I am very new to mechanism design so I am a bit lost among the concepts, even the most basic ones.

One thing that is not clear to me is the concept of direct mechanism and its relationship with the revelation principle.

From what I got a direct mechanism is a mechanisms, in which, instead of messages, the agents report their preference/type. Are we assuming this is a truthful report?

I am asking that because the revelation principle is stated as "anything that can be accomplished by any mechanism can actually be accomplished by a direct revelation mechanism that is individual rational and incentive compatible" in this notes but as "a social choice function can be implemented by an arbitrary mechanism (i.e. if that mechanism has an equilibrium outcome that corresponds to the outcome of the social choice function), then the same function can be implemented by an incentive-compatible-direct-mechanism (i.e. in which players truthfully report type) with the same equilibrium outcome (payoffs)." on Wikipedia.

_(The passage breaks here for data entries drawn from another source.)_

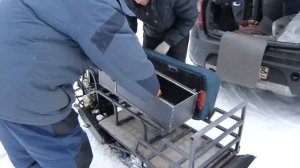 Снегоход Dingo Динго 110 обзор тест драйв отзыв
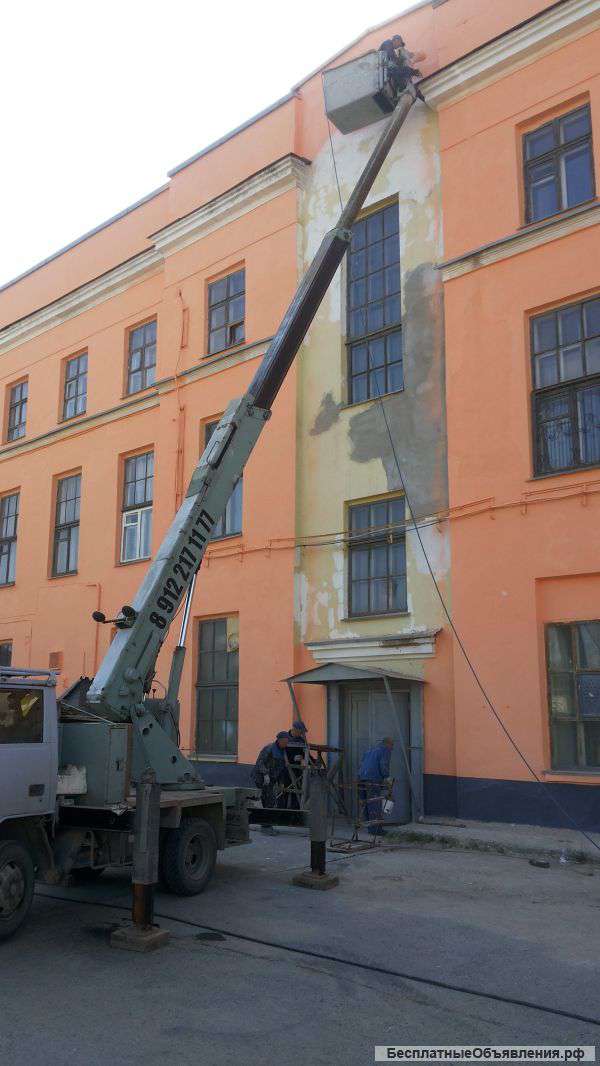Аренда, услуги, заказ автовышки телескоп 16м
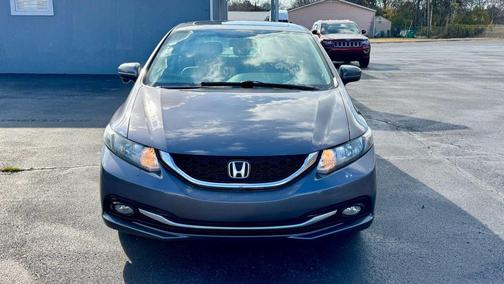 2015 Honda Civic EX-L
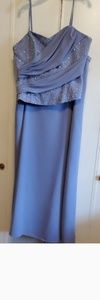 Never worn 2 piece evening gown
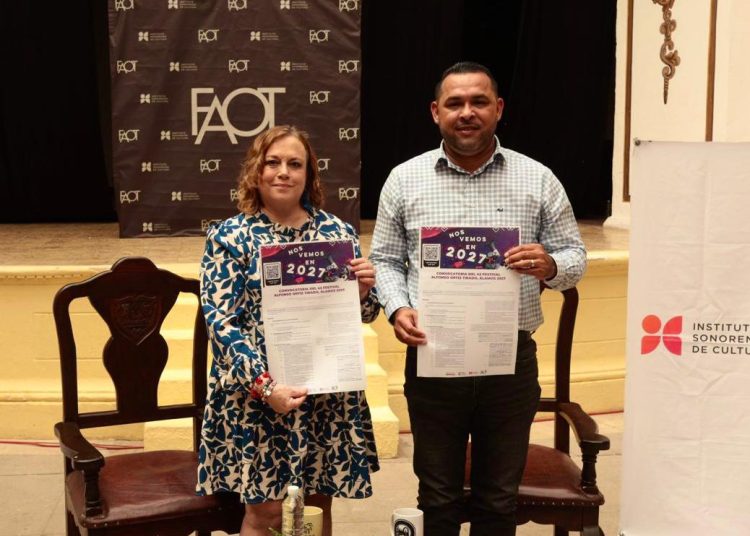 Presenta Gobierno de Sonora convocatoria para el FAOT 2027 en Álamos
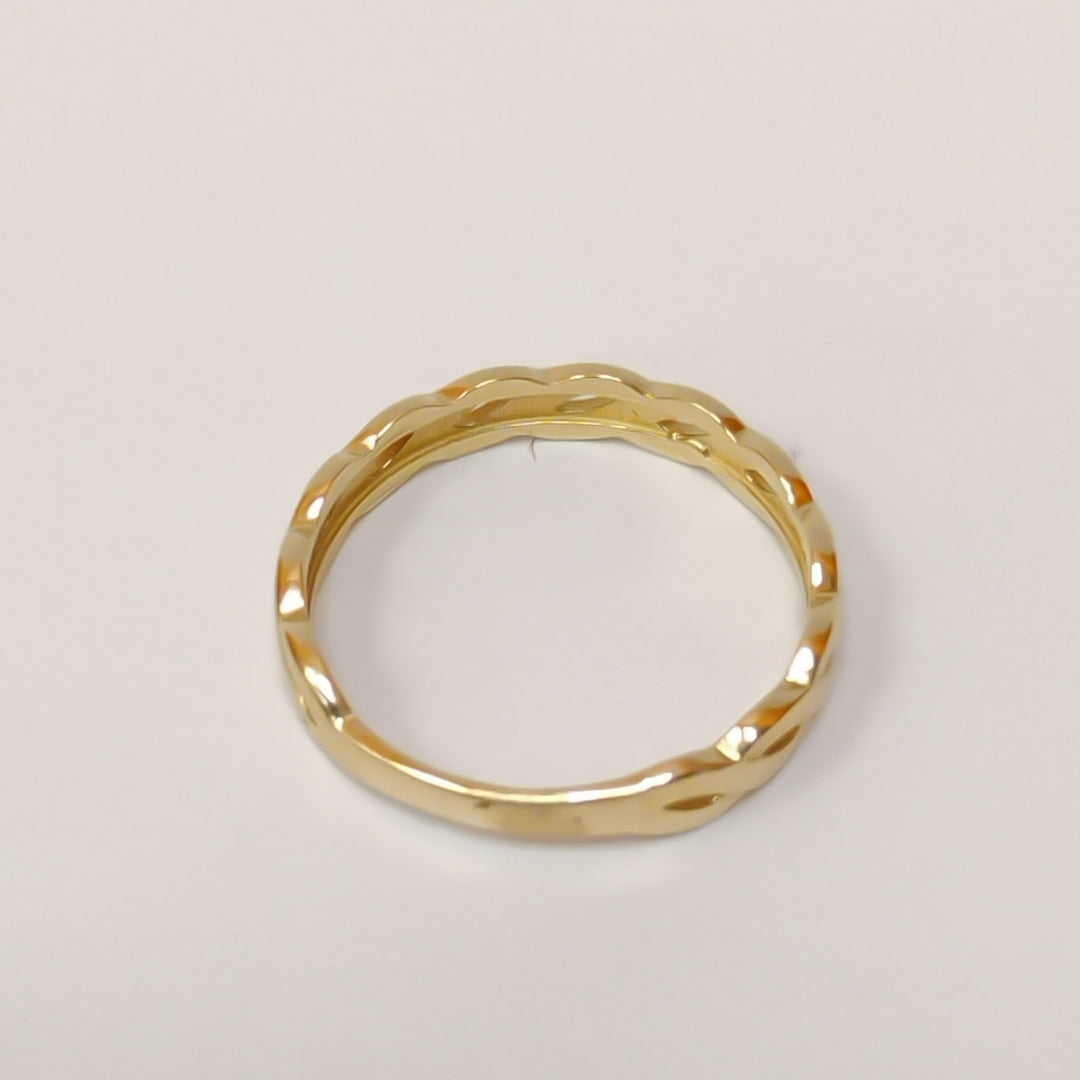 ANILLOS DAMA ORO 14K 1.8 (NUEVO)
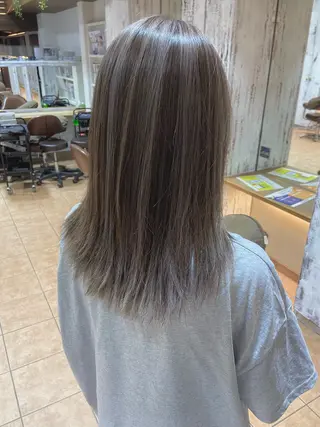 ミディアム カラー BLUE所属・🍀Erica Koide🍀のヘアスタイル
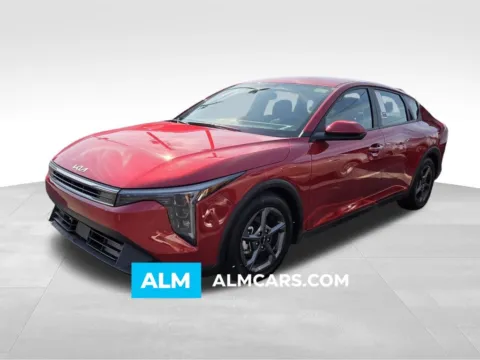 Red 2025 Kia K4 LXS for sale in Macon, GA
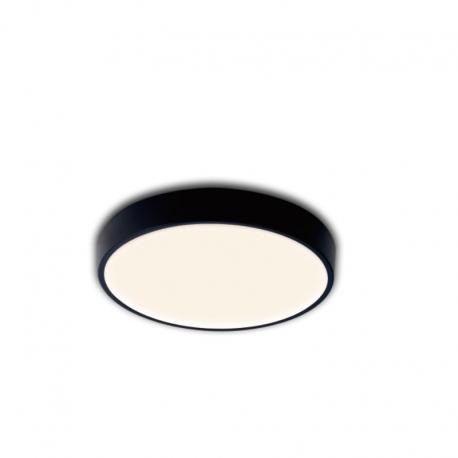 CUMBUCO II Plafón LED 30W Negro CCT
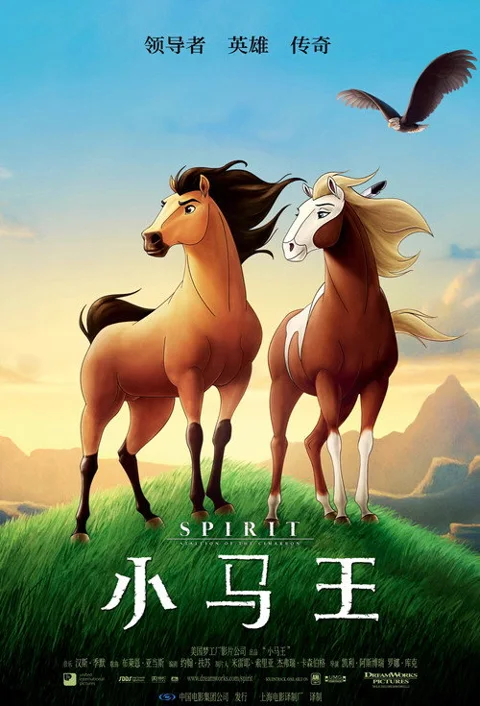 《小马王》封面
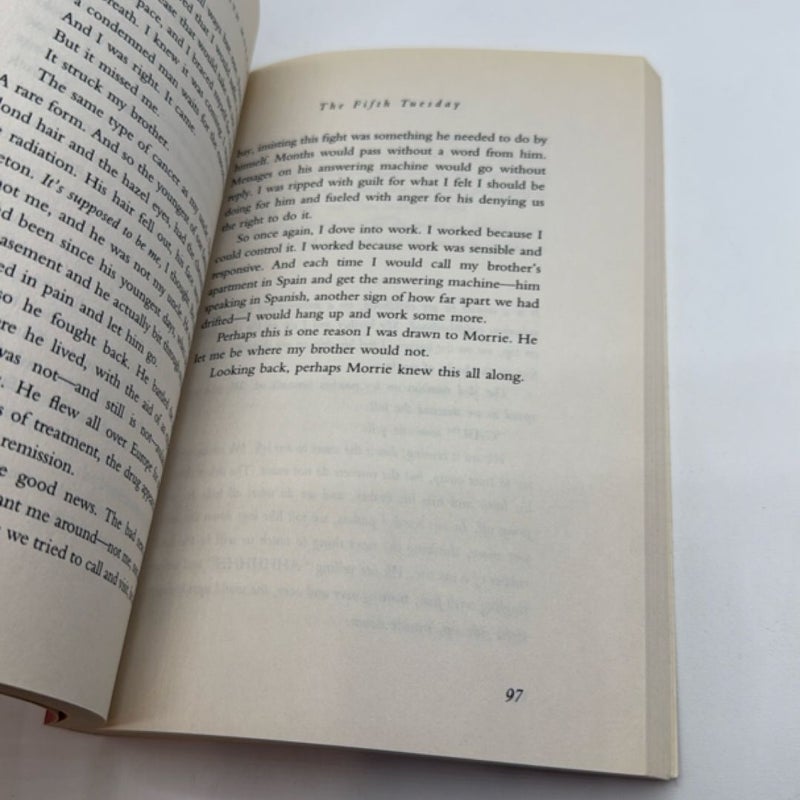 Tuesdays with Morrie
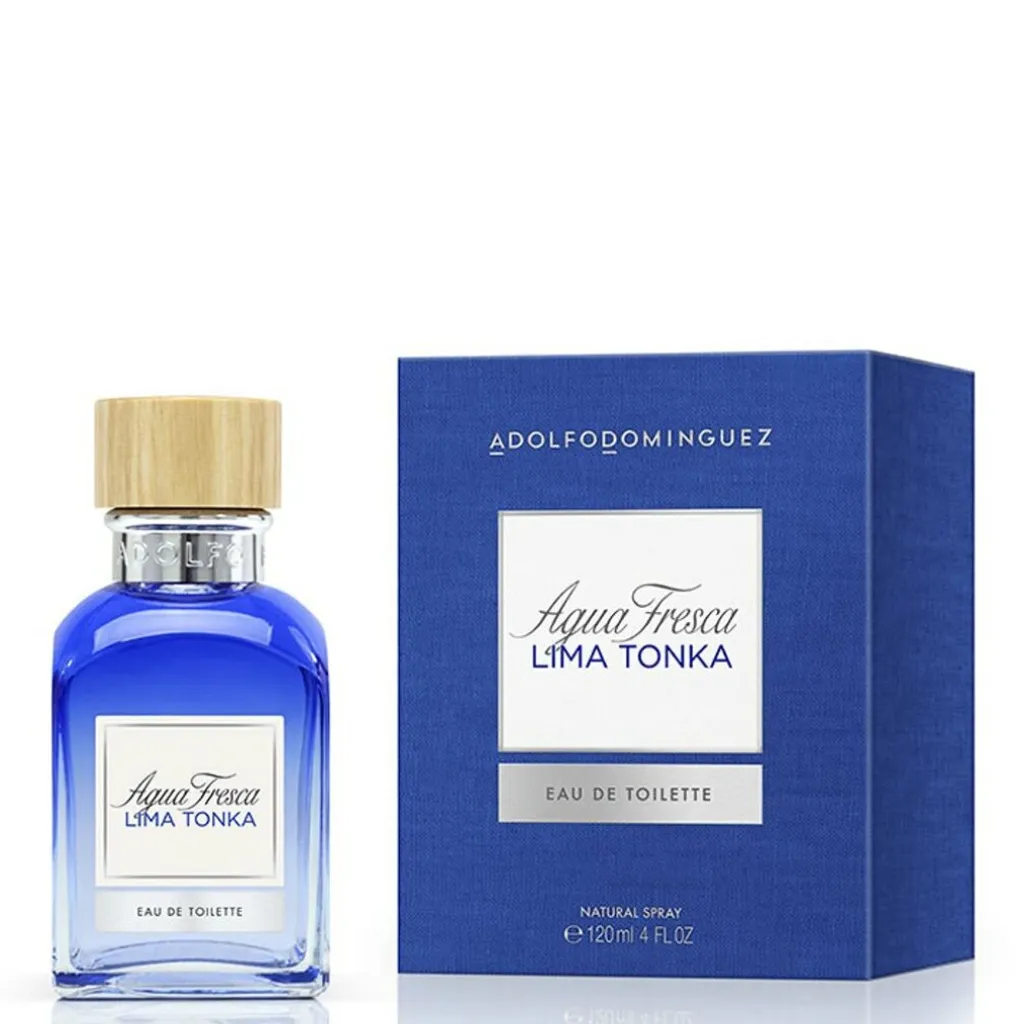 Adolfo Dominguez Agua Fresca Lima Tonka EDT 120 ml - Parfum pour Homme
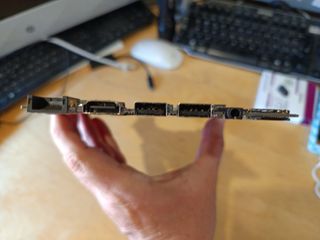 scheda madre DELL Precision 3541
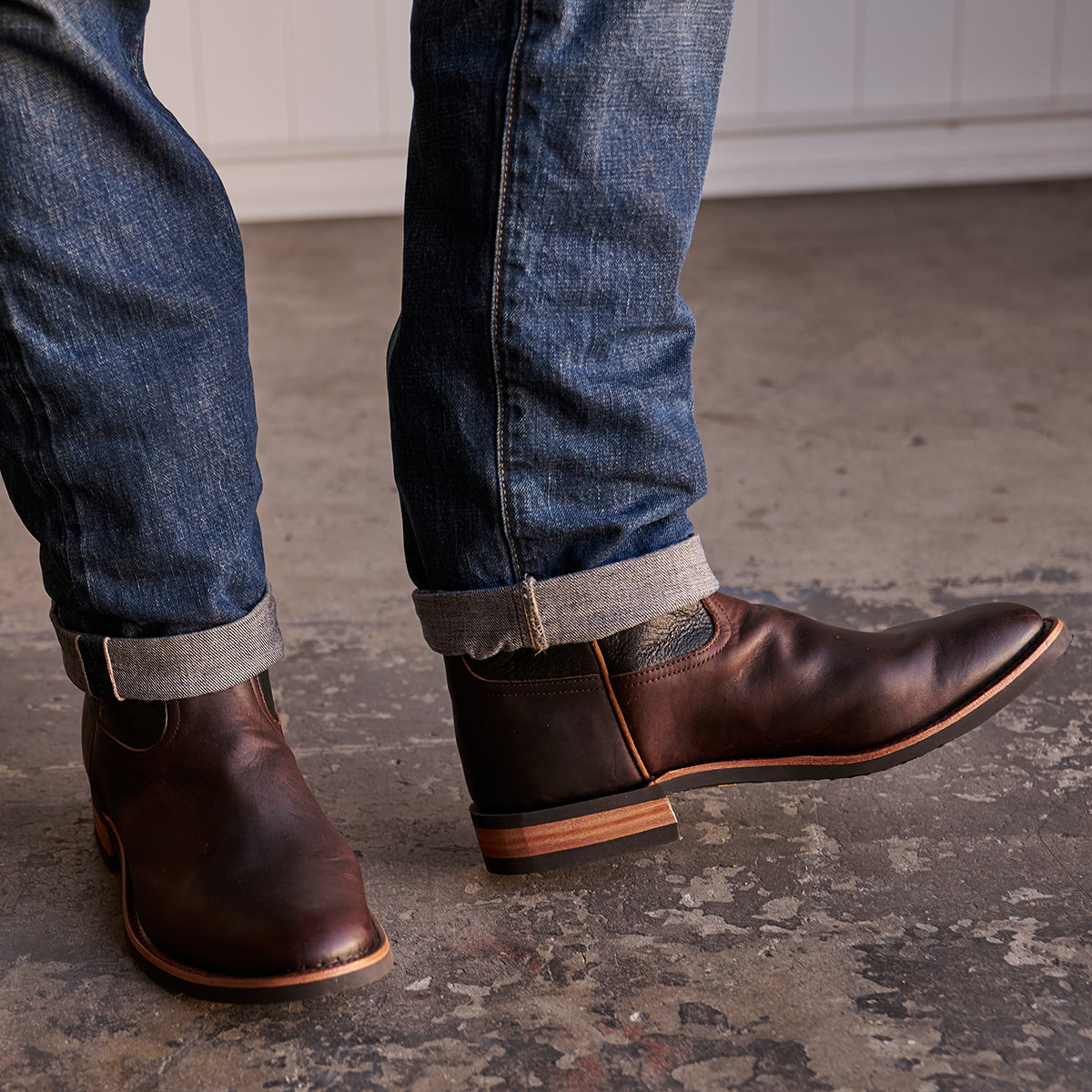 No.10 CXL Horsehide Roper | Horween® CXL Chicago Brown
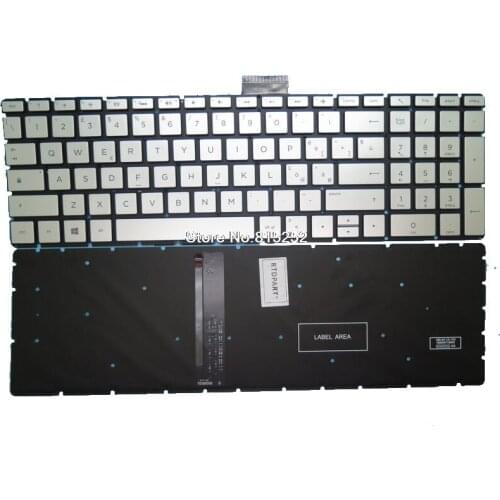 Laptop backlit Keyboard For HP 17-AK000 17-AK027CY 17-AK018CY 17-AK019CY 17-AK092CL 17-AK094CL 17-AK096CL Italian IT 919794-061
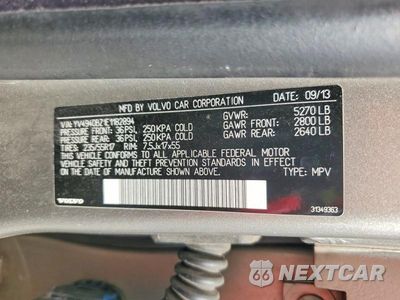 Zdjęcie 13 z 13 samochodu: 2014 VOLVO XC70 3.2 VIN:YV4940BZ1E1182894 - miniatura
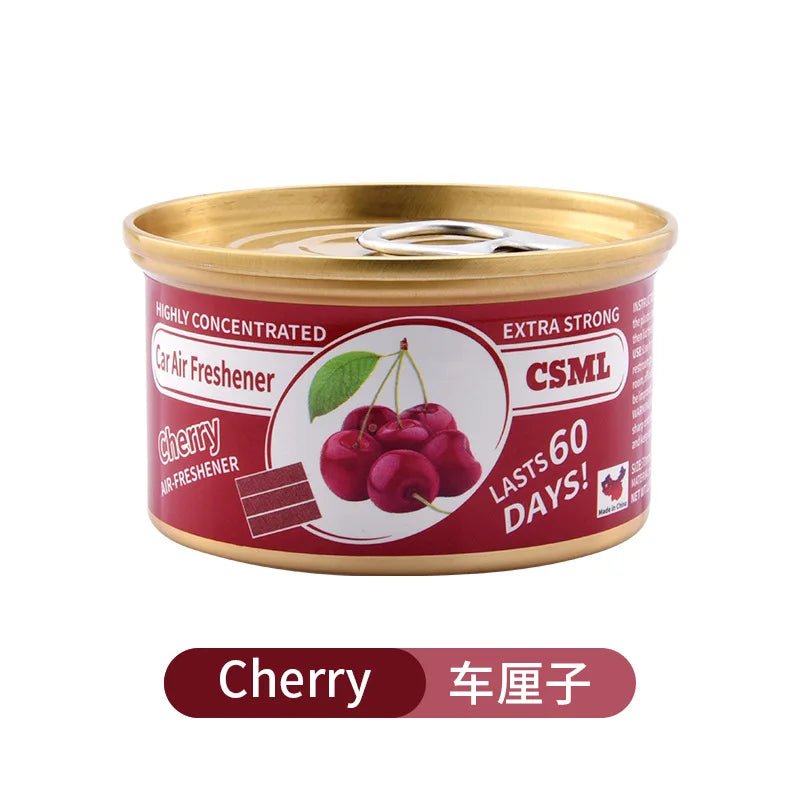 Best - selling Wooden Block Canned Car Aromatherapy, Car Fragrance Paste, Deodorizing Air Freshener, High - end Solid Perfume - PCWLDASHRES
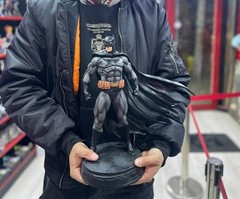 New 38cm Justice League The Dark Knight Batman Statue PVC Model W/box Gift – DC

So I don't get if truthfulness is implied by the direct mechanism or if it is an additional requirement.

Take an arbitrary (direct or indirect) mechanism in which all participants $$i \in I$$ can take one or more actions from some action space and together all players' actions determine some outcome. A strategy in this game maps a private type $$t_i$$ into actions $$\sigma_i (t_i)$$. Hence, a type profile $$t = (t_i)_{i \in I}$$ leads to an equilibrium action profile $$\sigma(t)=(\sigma_i(t_i))_{i \in I}$$ which then leads to an outcome determined by the mechanisms outcome function $$o_{indirect} (\sigma(t))$$.
Instead of letting the participants play some complicated game, we can ask all participants for their type and then "let the mechanism play the game for them". That is, each player reports her type $$t_i$$ and the mechanism takes the type profile $$t$$ and maps it into an outcome $$o_{direct}(t) = o_{indirect} (\sigma(t))$$ for all $$t$$. We have replicated the indirect mechanism. Is it incentive compatible to report the TRUE type? Yes, it is, because $$\sigma$$ is an equilibrium in the original mechanism. If a participant had an incentive to report some type $$t'_i \neq t_i$$, there would also be a profitable deviation $$\sigma_i (t'_i) \neq \sigma_i (t_i)$$ in the indirect mechanism. A contradiction to $$\sigma$$ being an equilibrium. Note that this equilibrium does not have to be in dominant strategies.